Kiralık Aşk
p.t.t.
sen karanfile eğilimlisin, alıp sana veriyorum işte
sen de bir başkasına veriyorsun daha güzel
o başkası yok mu bir yanındakine veriyor
derken karanfil elden ele.
görüyorsun ya bir sevdayı büyütüyoruz seninle
sana değiniyorum, sana ısınıyorum, bu o değil
bak nasıl, beyaza keser gibisine yedi renk
birleşiyoruz sessizce.
edip cansever
eskiden yılbaşını evde geçirenler söylerdi ..çoğuda evde geçirirdi ..şimşek hızıyla yayıldı ihtiyarlar en geç duyanlarıydı herkes unuttu onlar unutmadı ..
pazardan aldığı portakal ve elmalarla (masumdu henüz) eve dönen mahallenin amcalarından birine sormuştum nasılsın diye cevap iyi yerine p.t.t. oldu ..acılımı kendi verdi ..pjama terlik televizyon diye ..mahallede gazinoya (popülerdi) giden kimse yoktuki herkes evdeydi ..ancak gençler müsaitse bir odaya toplanıp çaktırmadan içerdi oda hepsi değil arzu edeni ..
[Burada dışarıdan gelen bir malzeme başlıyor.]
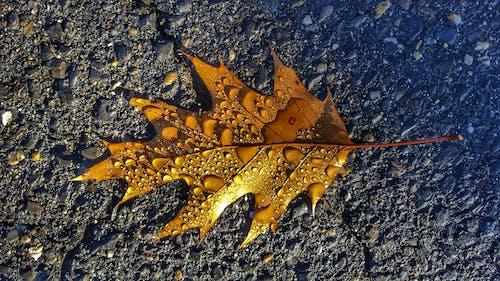 Free stock photo of autumn leaf, leaf, nature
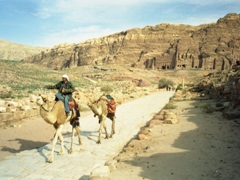 Camels for hire with Royal Tombs in the background
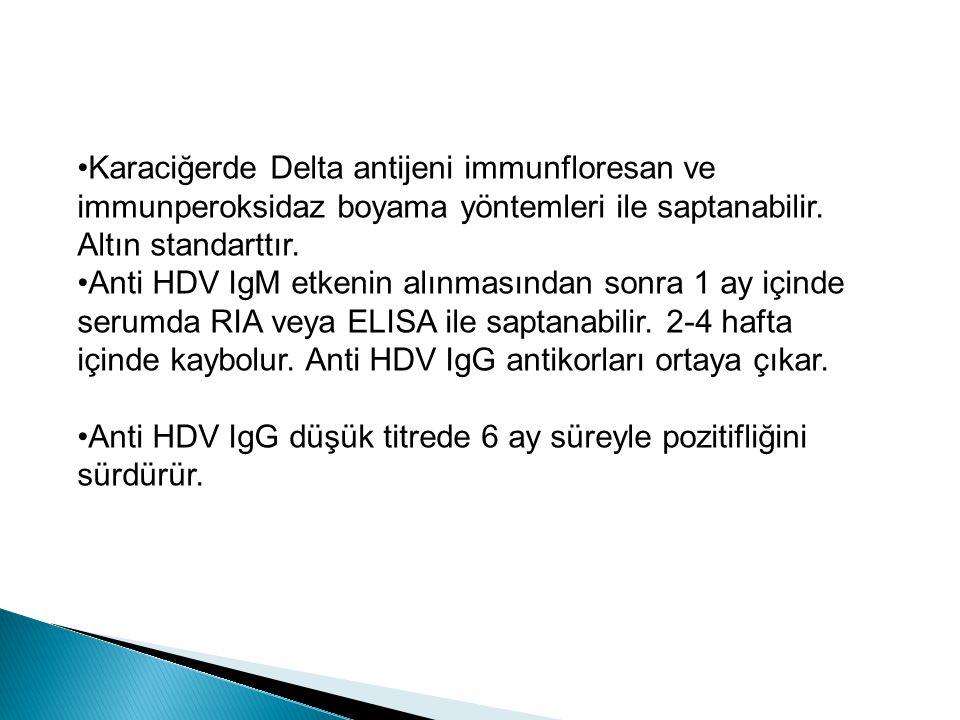Karaciğerde Delta antijeni immunfloresan ve immunperoksidaz boyama yöntemleri ile saptanabilir. Altın standarttır.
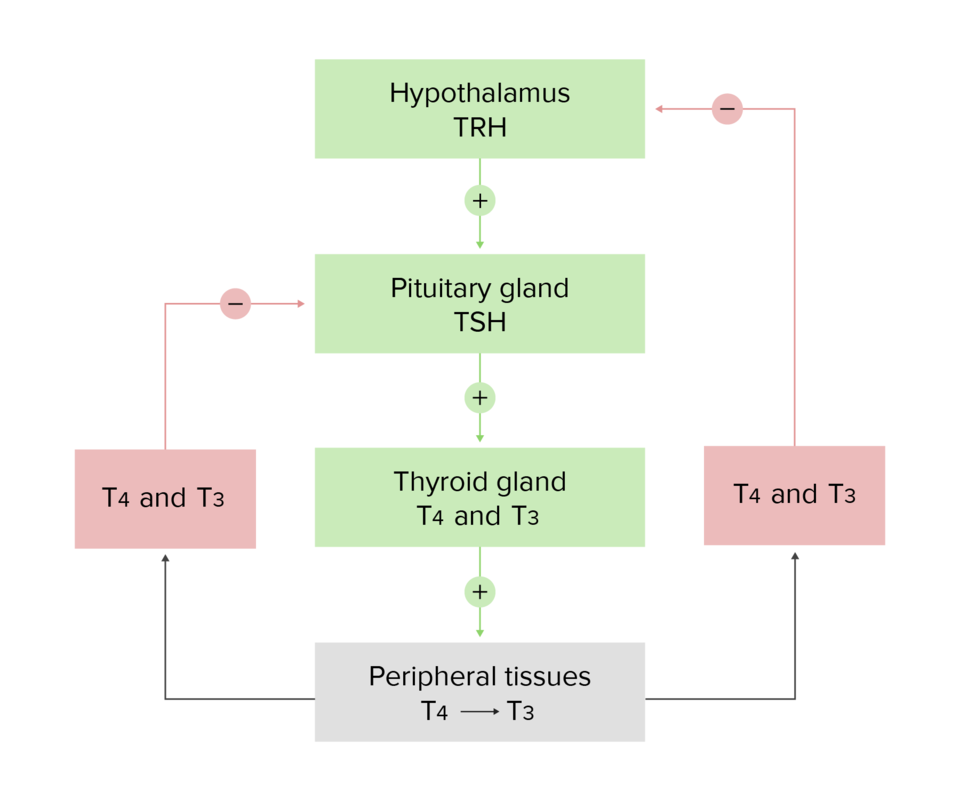 Hypothalamic-Pituitary-Thyroid Axis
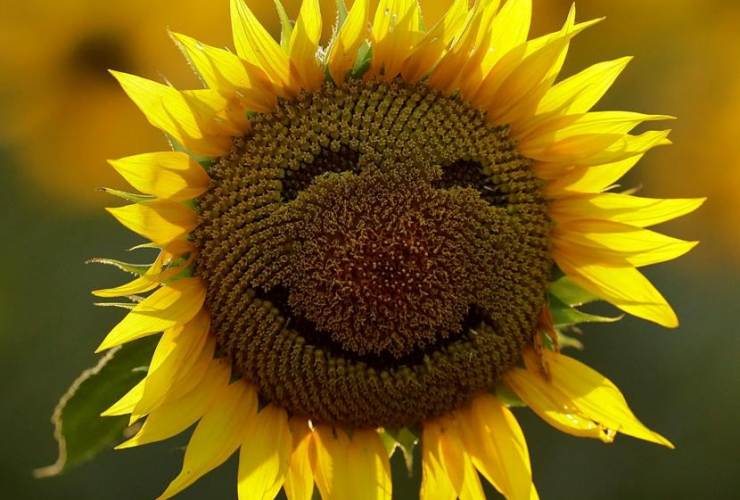 A smiley face is seen on a sunflower in a sunflower field in Lawrence, Kan. file photo Sept. 7, 2016.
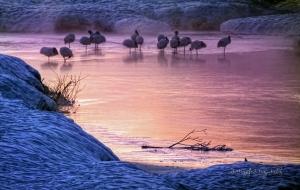 Hokkaido Cranes 04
güzeldi yinede herşey olurdu ..genelde hindi yerine tavuk olurdu kalabalıksa hindide olurdu ..ikram bol arka arkaya gelirdi baş menü çay çerez olurdu bir arkadaş bu ptt yi değiştirmiş üç ç yapmıştı ..o ne ya diyene çay ..çerez..çene
derdi muhabbet yerine ..şimdilerde basit kalan amiral battı'yı heyecanla oynardık birde tombala ..gerçi soğuk kış gecelerinde toplanınca kızlı erkekli tekrar oynadığımız olurdu ..mısırlı kestaneli zengin yılbaşı gecelerinin en renklileri kar yağdığında olurdu yeni yıla kartopu oynayarak girildiğide olurdu ..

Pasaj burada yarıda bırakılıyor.